«Je veux me reposer»

Aujourd’hui Le Maroc : Vous avez surpris vos collègues de Boeing en annonçant, mardi 8 janvier, votre démission de votre poste de vice-président exécutif des ventes…
Seddik Belyamani : Ce n’est pas une démission, c’est une retraite. Je bouclerais 60 ans au mois de novembre prochain. Cela fait 28 ans que je travaille à Boeing. Une longue carrière. Mine de rien, j’y suis resté plus longtemps que prévu.
Cette retraite coïncide avec les événements du 11 septembre qui ont eu des conséquences fâcheuses sur un certain nombre d’activités dont l’aéronautique. Ce ne serait pas par hasard à cause de ces événements que vous avez préféré vous retirer?
Pas du tout. Cela fait un an que je pensais prendre ma retraite. Le métier que je fais absorbe tout mon temps. L’année dernière, j’étais en voyage pendant 200 jours sur 360, soit quelque chose comme 150.000 à 200.000 miles. Résultat : on ne voit que très rarement sa famille. Je n’ai pas vu mes enfants grandir. Vous savez, j’ai maintenant un petit–fils que je veux voir pousser en lui consacrant mon temps. La vie, il faut savoir la gérer et surtout en profiter. Pour moi, le moment est venu pour que je cueille le fruit de mon labeur.
Comment le directoire de Boeing a-t-il pris votre décision?

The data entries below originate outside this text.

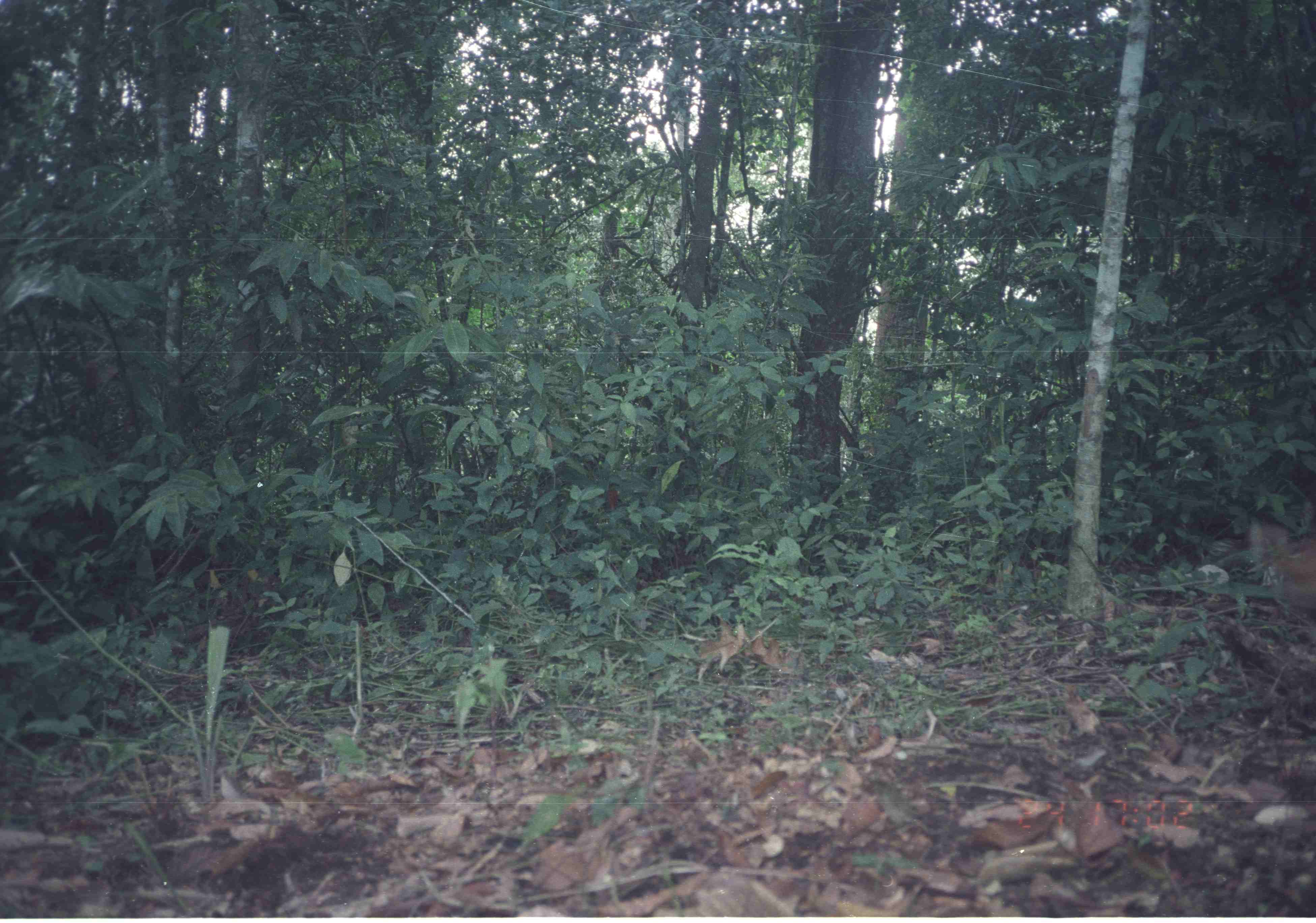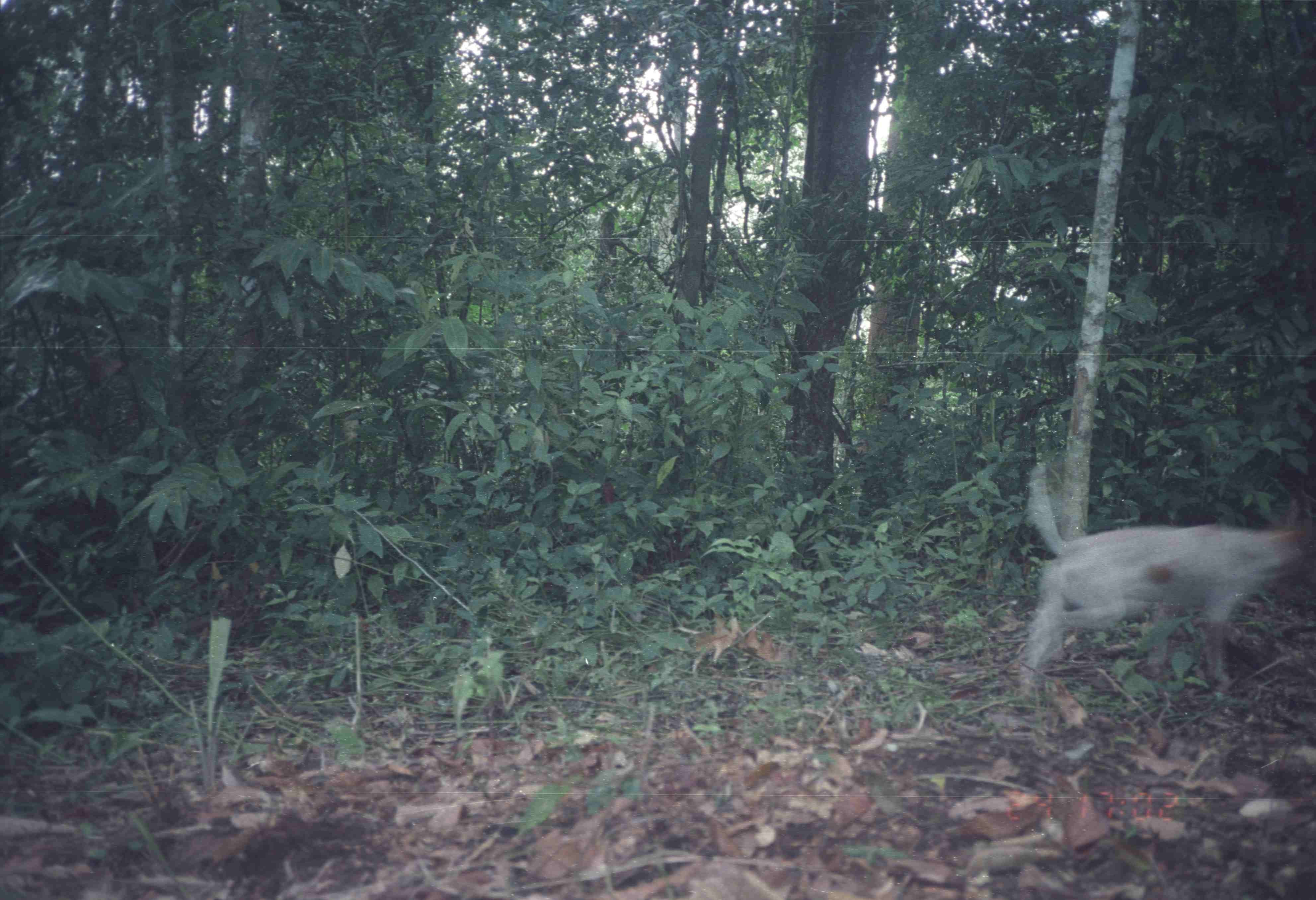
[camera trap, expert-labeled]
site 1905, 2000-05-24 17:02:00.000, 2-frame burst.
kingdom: Animalia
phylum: Chordata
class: Mammalia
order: Carnivora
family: Canidae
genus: Canis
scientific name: Canis familiaris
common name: domestic dog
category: canis lupus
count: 1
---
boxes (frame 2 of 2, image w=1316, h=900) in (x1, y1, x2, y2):
canis lupus: (1017, 462, 1312, 690)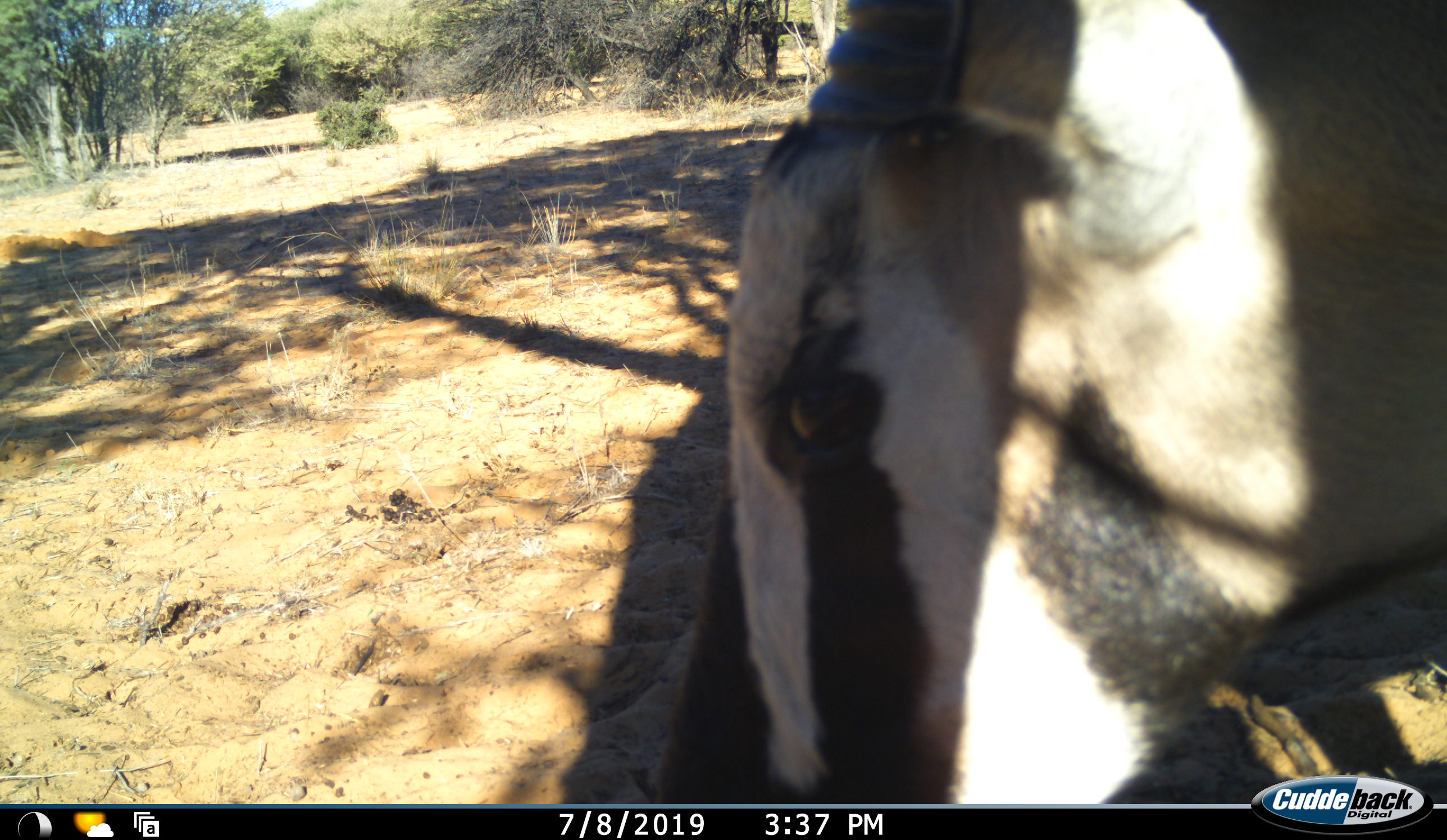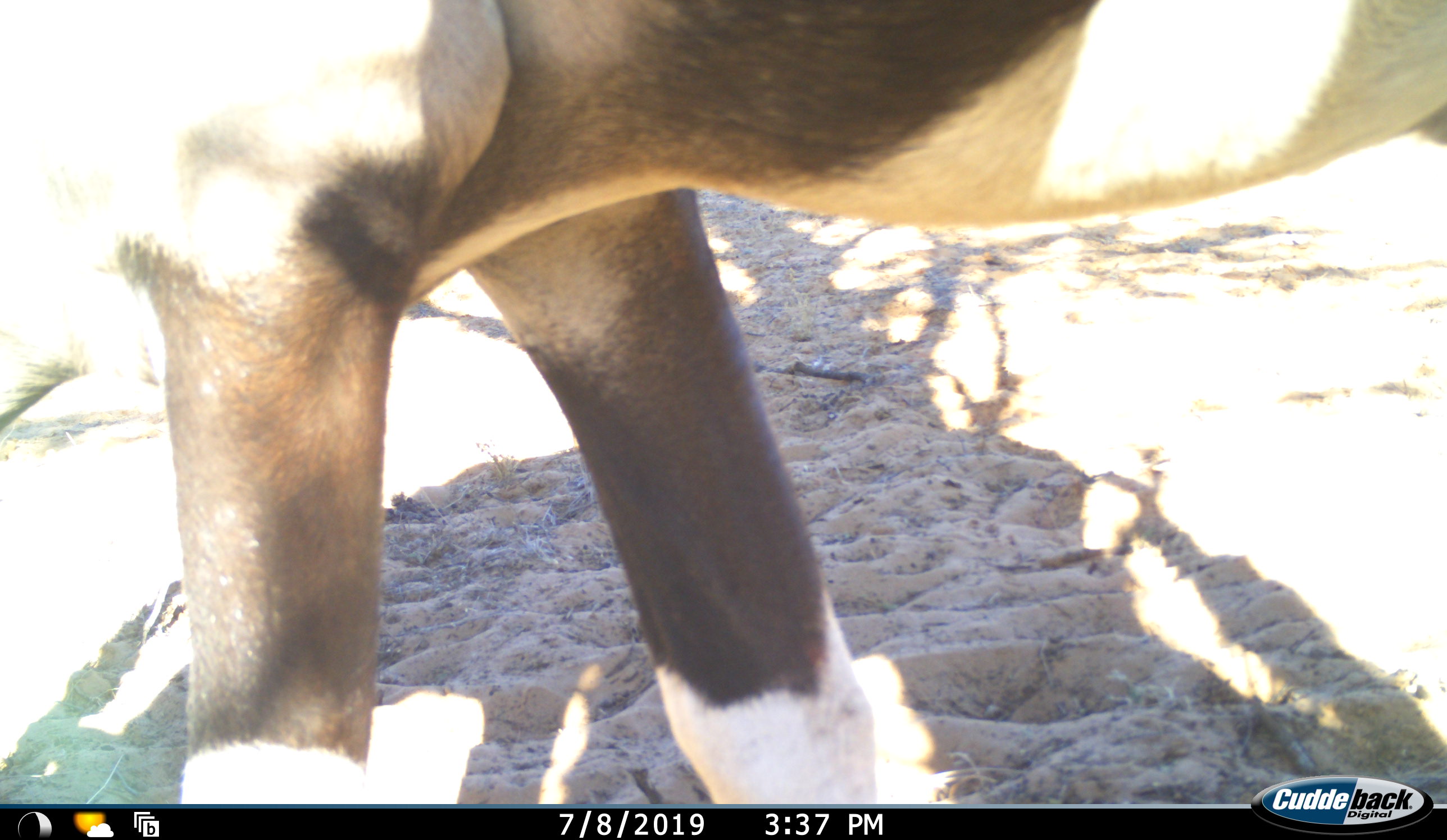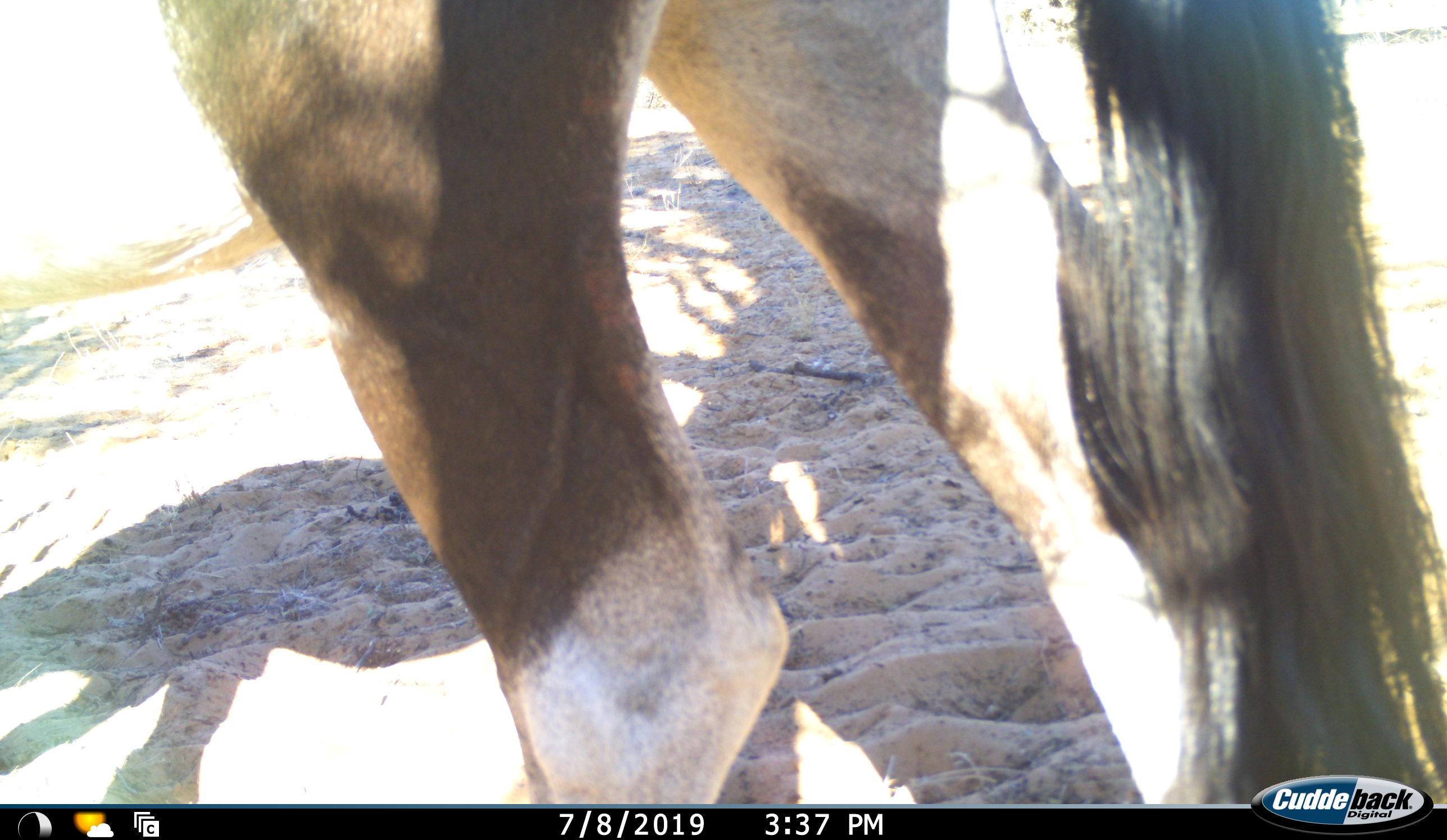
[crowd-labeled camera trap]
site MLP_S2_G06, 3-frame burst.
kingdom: Animalia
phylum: Chordata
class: Mammalia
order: Artiodactyla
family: Bovidae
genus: Oryx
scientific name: Oryx gazella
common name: gemsbok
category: oryx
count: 1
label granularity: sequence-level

Il y avait surtout de l’émotion. Le président m’a demandé de rester encore jusqu’au mois de mars ou avril pour assurer la transition, mais aussi au cas où j’aurai changé d’avis entre-temps… Mais ma décision, mûrement réfléchie, est irréversible. J’ai toujours veillé tout au long de ma carrière à ce que la décision de quitter un poste soit la mienne. Car je n’avais pas envie d’être dans la position délicate de quelqu’un à qui on demande gentiment de partir.
N’êtes-vous pas appelé à de nouvelles responsabilités ailleurs, au Maroc par exemple. Est-ce que la RAM pourrait vous intéresser?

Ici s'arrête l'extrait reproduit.